Cops are a different story; the public has higher expectations of us. They expect us to be one notch above everyone else. Our behavior and character are assumed to be above reproach. If you think about the responsibility entrusted in each of us, those high expectations seem warranted. The problem is we are a products of society; we mirror our fellow citizens, which means we have the same problems and foibles as do our neighbors. Problems with alcohol affect us, just as they do every other occupation.
Researchers would like to quantify our consumption, but thus far have been unable to do so. However, a recent study of Australian cops examined officers at two points in their early career. First, before they hit the street; then, after they had been on duty for a year. Surprisingly, female cops developed alcohol problems, not the males, as one might suspect. What do we make of this study? My guess is that the group being studied had other dynamics, maybe personal problems, that impacted their behavior.
In 2008, Police Quarterly conducted a study that involved 1,328 full-time Mississippi officers. The method used was a questionnaire, which utilized the World Health Organization's Alcohol Use Disorders Identification Test. The twenty-seven questions would help determine the officers' usage and risk. And although there has not been a national study in the United States to determine use of alcohol by law enforcement, the article states that it is theorized to be twice that of the general population. The end result of this exercise: there was no difference in alcohol use by the study group and the public.

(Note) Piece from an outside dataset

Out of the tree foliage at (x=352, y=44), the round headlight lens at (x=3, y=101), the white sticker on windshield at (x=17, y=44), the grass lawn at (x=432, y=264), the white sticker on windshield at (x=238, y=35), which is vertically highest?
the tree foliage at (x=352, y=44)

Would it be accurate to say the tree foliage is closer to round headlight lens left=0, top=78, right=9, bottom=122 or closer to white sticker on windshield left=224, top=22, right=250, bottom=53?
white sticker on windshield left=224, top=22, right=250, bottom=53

Much of the perception the public has regarding cops and booze is media-driven. A cop caught driving drunk, or involved in an accident while over the legal limit, is a great lead story on the ten o'clock news. It doesn't mean that all cops are boozers, or that we drink and drive, it simply means that every once in a while, we fail; we succumb to temptation and make a mistake. But if each time an incident occurs and is reported on the nightly news, it takes on the aura of a problem with enormous proportions. In the late 1970s, heavy drinking - choir practice - as it was popularized by the author, Joseph Wambaugh, in his book, "The Choirboys", used to be a right of passage. Old-timers and rookies would meet after their shift to discuss the night's events and tell war stories. It was good; it established a brotherhood among the officers.